▸ **Provided entries**:
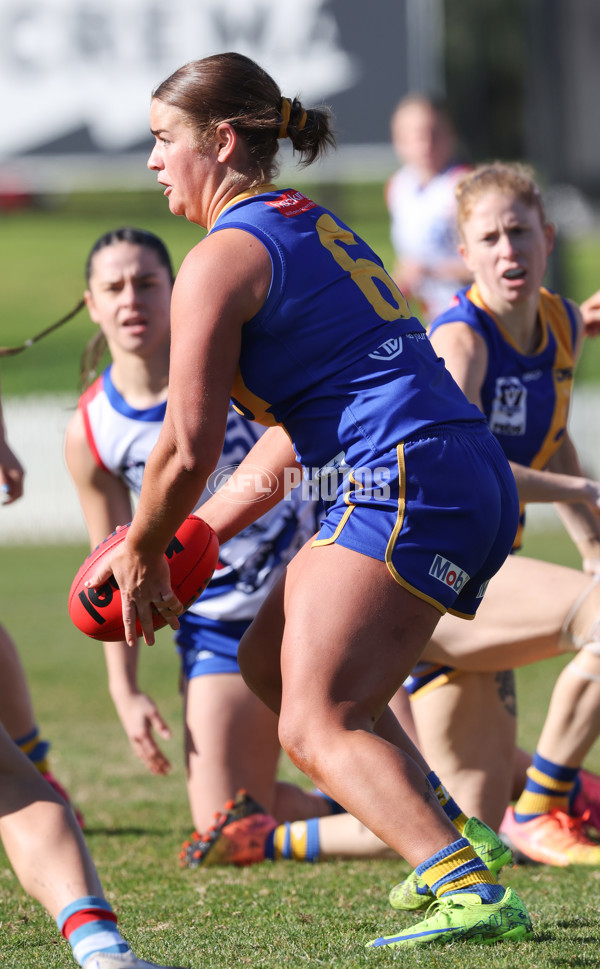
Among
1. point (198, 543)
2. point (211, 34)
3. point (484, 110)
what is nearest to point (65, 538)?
point (211, 34)

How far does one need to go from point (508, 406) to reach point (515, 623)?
0.75 m

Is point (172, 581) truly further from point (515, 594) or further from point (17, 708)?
point (17, 708)

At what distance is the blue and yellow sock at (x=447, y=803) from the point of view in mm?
2965

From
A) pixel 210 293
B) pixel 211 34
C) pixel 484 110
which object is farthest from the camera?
pixel 484 110

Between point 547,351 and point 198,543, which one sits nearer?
point 198,543

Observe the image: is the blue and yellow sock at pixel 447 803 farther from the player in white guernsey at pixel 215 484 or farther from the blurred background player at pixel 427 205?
the blurred background player at pixel 427 205

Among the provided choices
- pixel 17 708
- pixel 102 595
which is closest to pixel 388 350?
pixel 102 595

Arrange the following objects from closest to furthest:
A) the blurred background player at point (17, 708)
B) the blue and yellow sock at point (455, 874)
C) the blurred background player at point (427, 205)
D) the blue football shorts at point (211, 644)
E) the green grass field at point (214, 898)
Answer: the blue and yellow sock at point (455, 874)
the green grass field at point (214, 898)
the blurred background player at point (17, 708)
the blue football shorts at point (211, 644)
the blurred background player at point (427, 205)

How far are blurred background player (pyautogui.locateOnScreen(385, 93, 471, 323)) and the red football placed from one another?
555cm

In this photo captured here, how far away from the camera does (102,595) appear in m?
2.83

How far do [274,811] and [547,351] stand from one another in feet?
6.30

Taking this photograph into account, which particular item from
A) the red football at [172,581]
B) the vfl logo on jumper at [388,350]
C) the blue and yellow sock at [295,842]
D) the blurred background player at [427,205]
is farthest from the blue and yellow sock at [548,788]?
the blurred background player at [427,205]

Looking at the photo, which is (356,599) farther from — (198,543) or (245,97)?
(245,97)

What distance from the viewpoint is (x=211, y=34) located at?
477 inches
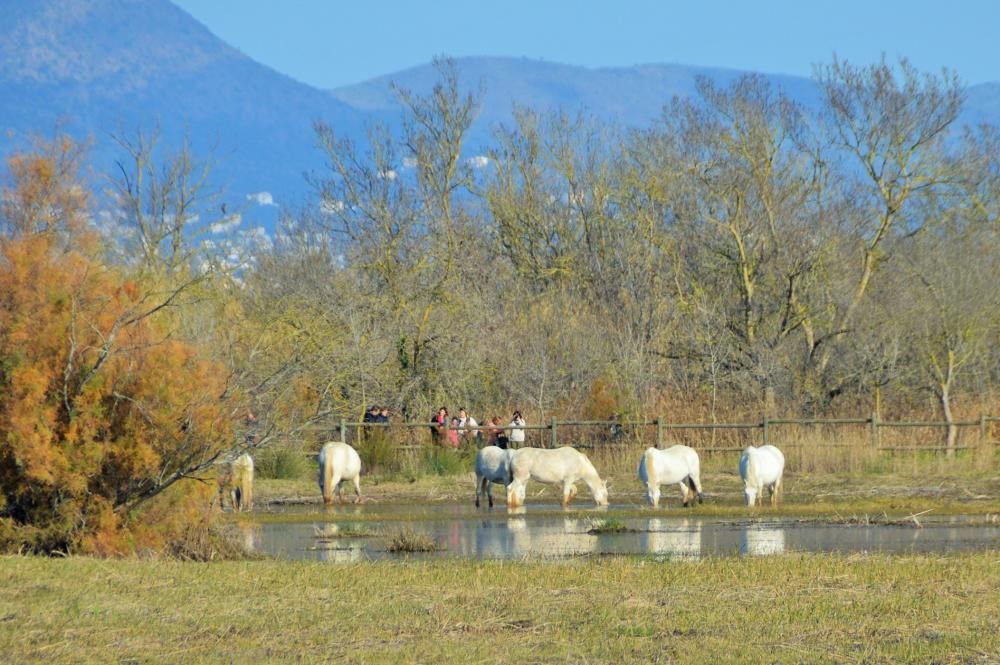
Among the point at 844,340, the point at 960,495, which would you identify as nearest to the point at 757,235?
the point at 844,340

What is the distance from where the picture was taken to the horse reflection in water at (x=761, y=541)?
19141mm

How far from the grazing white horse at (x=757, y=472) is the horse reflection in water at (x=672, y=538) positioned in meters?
3.08

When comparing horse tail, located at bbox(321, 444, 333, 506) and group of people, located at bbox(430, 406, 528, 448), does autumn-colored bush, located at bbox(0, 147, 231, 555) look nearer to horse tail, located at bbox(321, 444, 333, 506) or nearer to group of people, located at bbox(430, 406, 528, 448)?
horse tail, located at bbox(321, 444, 333, 506)

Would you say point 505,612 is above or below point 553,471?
below

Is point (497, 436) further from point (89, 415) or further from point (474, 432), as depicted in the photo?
point (89, 415)

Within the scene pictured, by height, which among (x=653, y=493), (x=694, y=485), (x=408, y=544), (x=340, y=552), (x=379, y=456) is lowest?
(x=340, y=552)

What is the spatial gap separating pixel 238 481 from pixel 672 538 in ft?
20.5

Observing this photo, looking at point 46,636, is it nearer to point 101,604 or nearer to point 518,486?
point 101,604

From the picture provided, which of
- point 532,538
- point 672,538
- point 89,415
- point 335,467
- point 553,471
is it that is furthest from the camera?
point 335,467

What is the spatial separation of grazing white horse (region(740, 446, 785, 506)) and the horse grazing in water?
9.15 metres

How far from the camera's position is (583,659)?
407 inches

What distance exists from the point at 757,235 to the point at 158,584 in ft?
119

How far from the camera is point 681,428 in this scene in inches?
1561

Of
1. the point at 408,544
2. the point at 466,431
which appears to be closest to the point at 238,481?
the point at 408,544
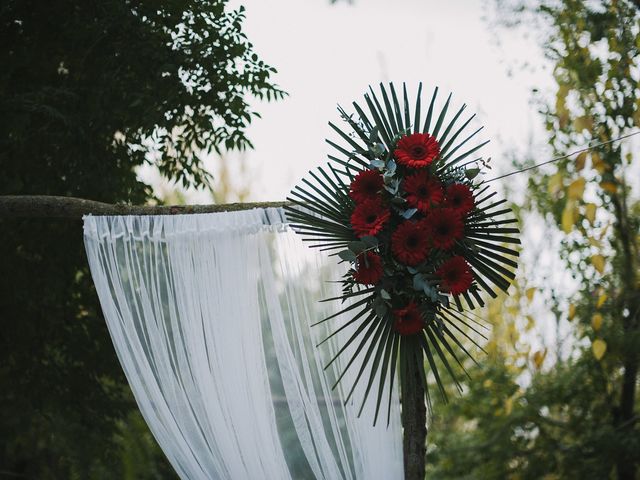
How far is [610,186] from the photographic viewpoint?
402 centimetres

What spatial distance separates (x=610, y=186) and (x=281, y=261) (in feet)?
6.01

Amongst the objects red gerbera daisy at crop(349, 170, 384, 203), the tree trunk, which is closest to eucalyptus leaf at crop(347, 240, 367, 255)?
red gerbera daisy at crop(349, 170, 384, 203)

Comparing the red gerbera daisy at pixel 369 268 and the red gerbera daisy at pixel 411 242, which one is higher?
the red gerbera daisy at pixel 411 242

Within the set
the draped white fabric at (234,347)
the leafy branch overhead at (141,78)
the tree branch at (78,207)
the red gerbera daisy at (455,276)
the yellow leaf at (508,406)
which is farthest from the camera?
the yellow leaf at (508,406)

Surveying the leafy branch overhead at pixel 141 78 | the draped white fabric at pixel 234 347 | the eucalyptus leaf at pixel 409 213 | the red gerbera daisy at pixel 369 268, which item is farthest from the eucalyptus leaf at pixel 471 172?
the leafy branch overhead at pixel 141 78

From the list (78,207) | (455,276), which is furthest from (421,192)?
(78,207)

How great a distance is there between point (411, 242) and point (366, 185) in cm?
26

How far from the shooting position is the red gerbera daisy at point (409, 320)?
2674 mm

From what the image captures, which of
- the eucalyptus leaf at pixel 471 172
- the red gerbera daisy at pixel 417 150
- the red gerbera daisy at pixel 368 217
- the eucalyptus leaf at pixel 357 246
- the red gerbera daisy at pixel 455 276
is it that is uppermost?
the red gerbera daisy at pixel 417 150

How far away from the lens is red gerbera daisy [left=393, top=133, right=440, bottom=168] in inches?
109

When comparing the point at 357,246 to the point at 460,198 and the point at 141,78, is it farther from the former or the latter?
the point at 141,78

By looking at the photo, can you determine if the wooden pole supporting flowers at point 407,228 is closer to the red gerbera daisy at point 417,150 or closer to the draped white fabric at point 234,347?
the red gerbera daisy at point 417,150

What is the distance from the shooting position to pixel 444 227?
2.71 metres

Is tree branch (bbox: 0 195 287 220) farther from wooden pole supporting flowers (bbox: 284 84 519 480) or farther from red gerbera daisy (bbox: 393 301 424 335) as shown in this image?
red gerbera daisy (bbox: 393 301 424 335)
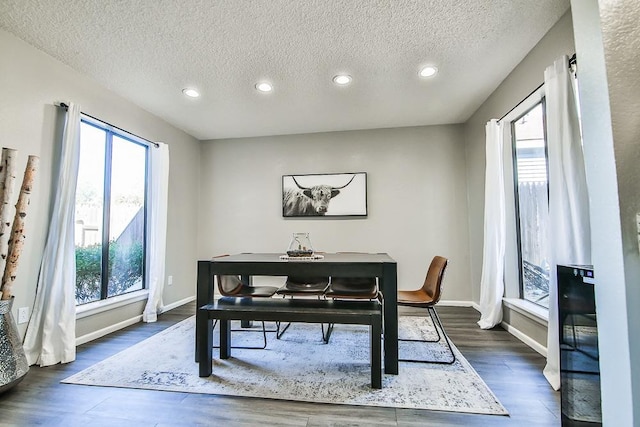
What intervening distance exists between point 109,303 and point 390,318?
2.84 m

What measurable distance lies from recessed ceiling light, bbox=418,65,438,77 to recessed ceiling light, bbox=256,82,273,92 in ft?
4.87

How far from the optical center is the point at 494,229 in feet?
10.1

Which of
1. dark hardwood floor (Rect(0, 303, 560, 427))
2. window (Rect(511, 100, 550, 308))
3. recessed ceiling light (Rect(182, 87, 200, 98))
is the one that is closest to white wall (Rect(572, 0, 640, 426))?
dark hardwood floor (Rect(0, 303, 560, 427))

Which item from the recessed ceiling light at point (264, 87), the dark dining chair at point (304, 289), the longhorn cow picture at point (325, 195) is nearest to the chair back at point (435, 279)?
the dark dining chair at point (304, 289)

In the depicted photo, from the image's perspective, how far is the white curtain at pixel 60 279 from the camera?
2295 mm

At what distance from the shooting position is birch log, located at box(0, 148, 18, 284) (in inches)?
77.9

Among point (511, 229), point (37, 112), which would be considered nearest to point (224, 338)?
point (37, 112)

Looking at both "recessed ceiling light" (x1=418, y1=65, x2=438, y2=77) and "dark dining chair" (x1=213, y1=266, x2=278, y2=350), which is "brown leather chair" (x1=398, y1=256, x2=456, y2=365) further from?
"recessed ceiling light" (x1=418, y1=65, x2=438, y2=77)

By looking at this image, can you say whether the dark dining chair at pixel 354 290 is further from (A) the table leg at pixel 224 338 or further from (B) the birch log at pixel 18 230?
(B) the birch log at pixel 18 230

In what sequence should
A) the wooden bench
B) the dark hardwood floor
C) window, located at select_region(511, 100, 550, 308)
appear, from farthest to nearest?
window, located at select_region(511, 100, 550, 308), the wooden bench, the dark hardwood floor

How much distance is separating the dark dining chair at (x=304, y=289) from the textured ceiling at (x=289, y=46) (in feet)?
6.61

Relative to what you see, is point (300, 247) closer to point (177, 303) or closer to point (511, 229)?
point (511, 229)

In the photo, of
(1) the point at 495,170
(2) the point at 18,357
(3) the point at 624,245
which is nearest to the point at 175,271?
(2) the point at 18,357

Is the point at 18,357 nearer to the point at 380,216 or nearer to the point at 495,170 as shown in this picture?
the point at 380,216
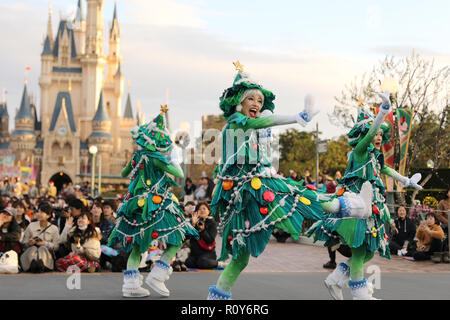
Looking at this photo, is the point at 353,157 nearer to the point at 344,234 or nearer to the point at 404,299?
the point at 344,234

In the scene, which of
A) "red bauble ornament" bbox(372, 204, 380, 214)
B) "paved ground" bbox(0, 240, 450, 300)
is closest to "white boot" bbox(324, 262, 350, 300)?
"paved ground" bbox(0, 240, 450, 300)

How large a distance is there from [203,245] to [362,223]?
4720mm

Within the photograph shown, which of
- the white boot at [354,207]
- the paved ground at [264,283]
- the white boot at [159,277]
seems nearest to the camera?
the white boot at [354,207]

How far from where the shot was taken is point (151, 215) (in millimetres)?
6637

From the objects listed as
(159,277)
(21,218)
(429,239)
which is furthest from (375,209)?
(21,218)

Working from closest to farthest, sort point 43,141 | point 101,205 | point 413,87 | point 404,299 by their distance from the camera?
point 404,299 → point 101,205 → point 413,87 → point 43,141

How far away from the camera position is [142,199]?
21.9 ft

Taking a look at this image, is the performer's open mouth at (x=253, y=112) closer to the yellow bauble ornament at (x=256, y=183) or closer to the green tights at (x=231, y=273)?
the yellow bauble ornament at (x=256, y=183)

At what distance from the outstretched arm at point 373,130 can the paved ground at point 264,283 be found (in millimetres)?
1597

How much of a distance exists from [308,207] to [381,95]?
1.21 m

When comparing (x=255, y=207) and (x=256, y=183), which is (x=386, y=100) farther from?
(x=255, y=207)

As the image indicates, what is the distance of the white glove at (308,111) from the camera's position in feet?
14.8

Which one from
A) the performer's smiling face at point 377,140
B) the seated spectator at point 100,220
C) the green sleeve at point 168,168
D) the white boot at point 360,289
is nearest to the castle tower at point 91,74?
the seated spectator at point 100,220

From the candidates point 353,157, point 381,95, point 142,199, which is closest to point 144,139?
point 142,199
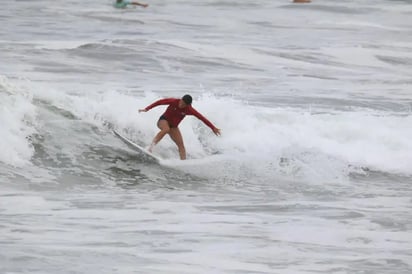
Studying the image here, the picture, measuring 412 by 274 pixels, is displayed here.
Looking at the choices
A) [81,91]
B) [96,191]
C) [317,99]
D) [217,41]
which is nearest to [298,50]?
[217,41]

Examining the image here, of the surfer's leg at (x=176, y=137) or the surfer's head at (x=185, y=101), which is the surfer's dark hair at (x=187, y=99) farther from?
the surfer's leg at (x=176, y=137)

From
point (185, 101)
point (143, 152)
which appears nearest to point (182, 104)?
point (185, 101)

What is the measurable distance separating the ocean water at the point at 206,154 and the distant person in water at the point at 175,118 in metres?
0.35

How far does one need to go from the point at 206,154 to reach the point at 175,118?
2071 mm

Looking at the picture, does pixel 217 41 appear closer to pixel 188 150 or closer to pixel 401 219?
pixel 188 150

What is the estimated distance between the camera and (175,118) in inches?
717

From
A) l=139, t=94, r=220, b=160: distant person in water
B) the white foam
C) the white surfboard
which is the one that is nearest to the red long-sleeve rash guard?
l=139, t=94, r=220, b=160: distant person in water

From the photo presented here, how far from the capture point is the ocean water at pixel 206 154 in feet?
42.7

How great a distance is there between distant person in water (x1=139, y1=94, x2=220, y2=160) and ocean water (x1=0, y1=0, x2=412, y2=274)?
35 cm

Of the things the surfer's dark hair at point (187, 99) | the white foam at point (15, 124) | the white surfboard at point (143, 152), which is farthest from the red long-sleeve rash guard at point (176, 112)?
the white foam at point (15, 124)

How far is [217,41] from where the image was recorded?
115 feet

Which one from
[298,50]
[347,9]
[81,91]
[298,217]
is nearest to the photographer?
[298,217]

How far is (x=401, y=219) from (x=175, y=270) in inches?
167

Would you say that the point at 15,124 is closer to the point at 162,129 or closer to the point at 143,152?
the point at 143,152
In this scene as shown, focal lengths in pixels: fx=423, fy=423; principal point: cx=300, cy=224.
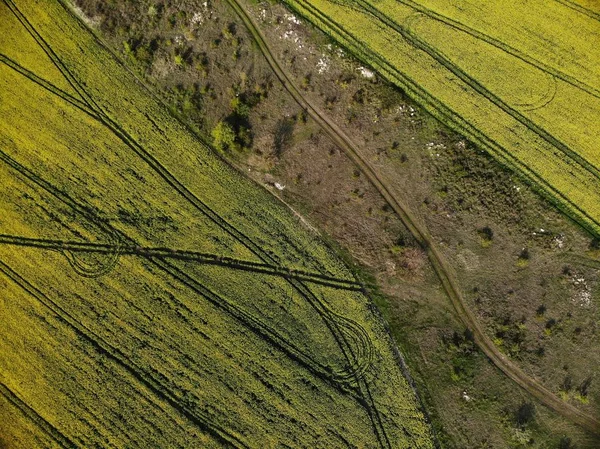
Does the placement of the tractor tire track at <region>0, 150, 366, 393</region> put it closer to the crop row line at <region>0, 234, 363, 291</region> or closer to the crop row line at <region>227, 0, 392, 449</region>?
the crop row line at <region>0, 234, 363, 291</region>

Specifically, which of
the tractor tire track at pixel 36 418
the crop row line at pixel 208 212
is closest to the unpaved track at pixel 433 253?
the crop row line at pixel 208 212

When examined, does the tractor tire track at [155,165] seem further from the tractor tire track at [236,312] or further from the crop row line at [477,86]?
the crop row line at [477,86]

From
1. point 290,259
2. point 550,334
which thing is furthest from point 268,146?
point 550,334

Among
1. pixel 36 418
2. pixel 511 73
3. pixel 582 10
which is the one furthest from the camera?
pixel 36 418

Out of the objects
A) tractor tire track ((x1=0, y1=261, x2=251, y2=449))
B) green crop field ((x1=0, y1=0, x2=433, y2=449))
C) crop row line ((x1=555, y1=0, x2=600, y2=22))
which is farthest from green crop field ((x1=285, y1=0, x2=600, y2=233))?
tractor tire track ((x1=0, y1=261, x2=251, y2=449))

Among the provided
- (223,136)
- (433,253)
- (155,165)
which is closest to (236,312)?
(155,165)

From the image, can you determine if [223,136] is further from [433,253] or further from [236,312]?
[433,253]
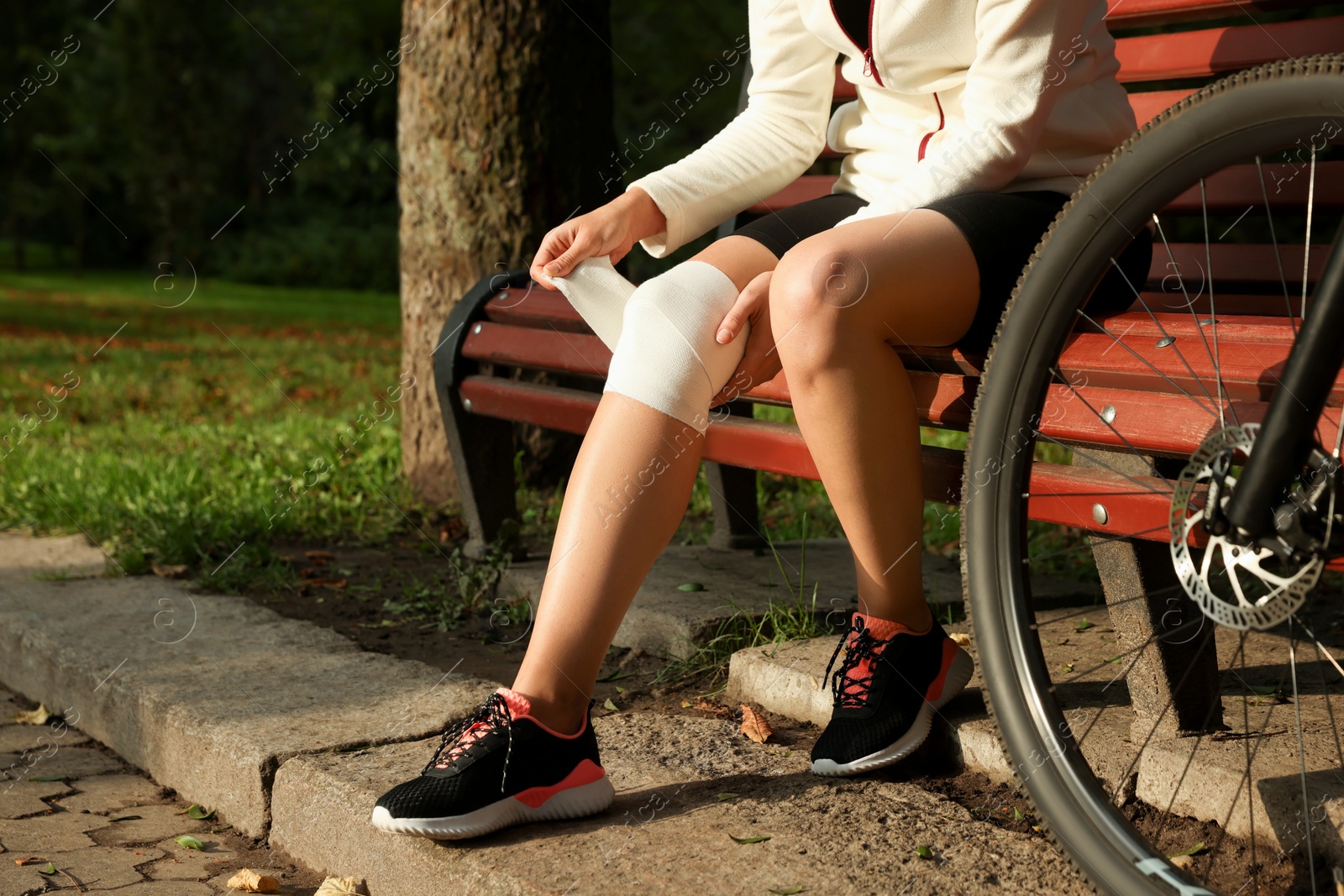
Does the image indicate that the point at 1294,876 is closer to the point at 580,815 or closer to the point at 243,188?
the point at 580,815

▸ **Task prompt**: Reproduce verbatim the lines of the material, starting with the line that contains "Does the image" and going on through the end of the material.

▸ **Solution**:
Does the image indicate that the point at 1294,876 is closer to the point at 580,815 or closer to the point at 243,188?
the point at 580,815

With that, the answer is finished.